*** Input records ***

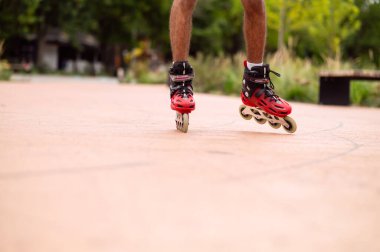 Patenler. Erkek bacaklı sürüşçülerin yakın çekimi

***
*** Input records ***

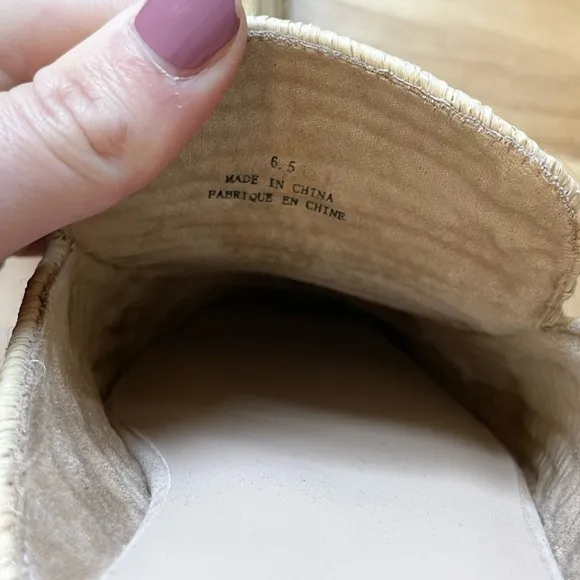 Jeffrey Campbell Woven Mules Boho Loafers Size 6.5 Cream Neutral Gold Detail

***
*** Input records ***

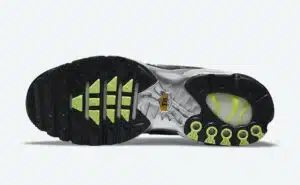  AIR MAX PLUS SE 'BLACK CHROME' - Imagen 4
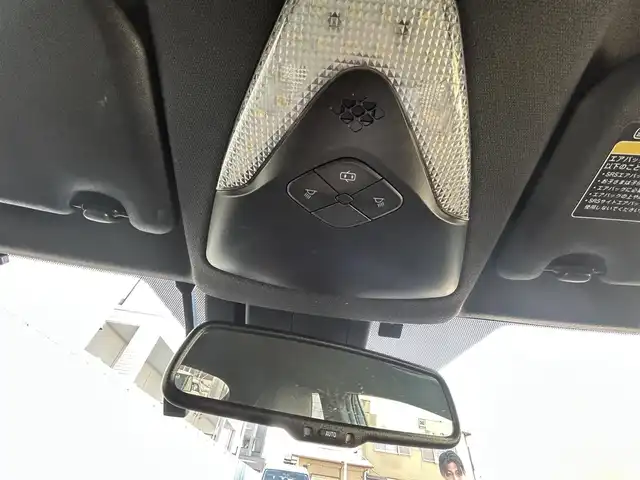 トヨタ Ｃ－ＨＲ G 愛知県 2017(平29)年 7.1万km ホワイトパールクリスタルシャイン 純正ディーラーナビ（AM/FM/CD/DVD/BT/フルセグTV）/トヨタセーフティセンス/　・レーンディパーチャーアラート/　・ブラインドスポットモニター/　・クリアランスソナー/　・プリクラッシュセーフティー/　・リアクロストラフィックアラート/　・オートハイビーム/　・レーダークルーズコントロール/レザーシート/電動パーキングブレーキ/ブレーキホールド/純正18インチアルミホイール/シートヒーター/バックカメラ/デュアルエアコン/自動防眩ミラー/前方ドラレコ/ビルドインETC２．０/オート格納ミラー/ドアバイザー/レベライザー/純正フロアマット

***

• What you are asked to do: Give back exactly, and solely, the section of the data above bounded by the line containing "AIR MAX PLUS SE 'BLACK CHROME' - Imagen 4" and the line containing "トヨタ Ｃ－ＨＲ G 愛知県", both bounding lines included and pictures omitted.

• Expected output:
  AIR MAX PLUS SE 'BLACK CHROME' - Imagen 4
 トヨタ Ｃ－ＨＲ G 愛知県 2017(平29)年 7.1万km ホワイトパールクリスタルシャイン 純正ディーラーナビ（AM/FM/CD/DVD/BT/フルセグTV）/トヨタセーフティセンス/　・レーンディパーチャーアラート/　・ブラインドスポットモニター/　・クリアランスソナー/　・プリクラッシュセーフティー/　・リアクロストラフィックアラート/　・オートハイビーム/　・レーダークルーズコントロール/レザーシート/電動パーキングブレーキ/ブレーキホールド/純正18インチアルミホイール/シートヒーター/バックカメラ/デュアルエアコン/自動防眩ミラー/前方ドラレコ/ビルドインETC２．０/オート格納ミラー/ドアバイザー/レベライザー/純正フロアマット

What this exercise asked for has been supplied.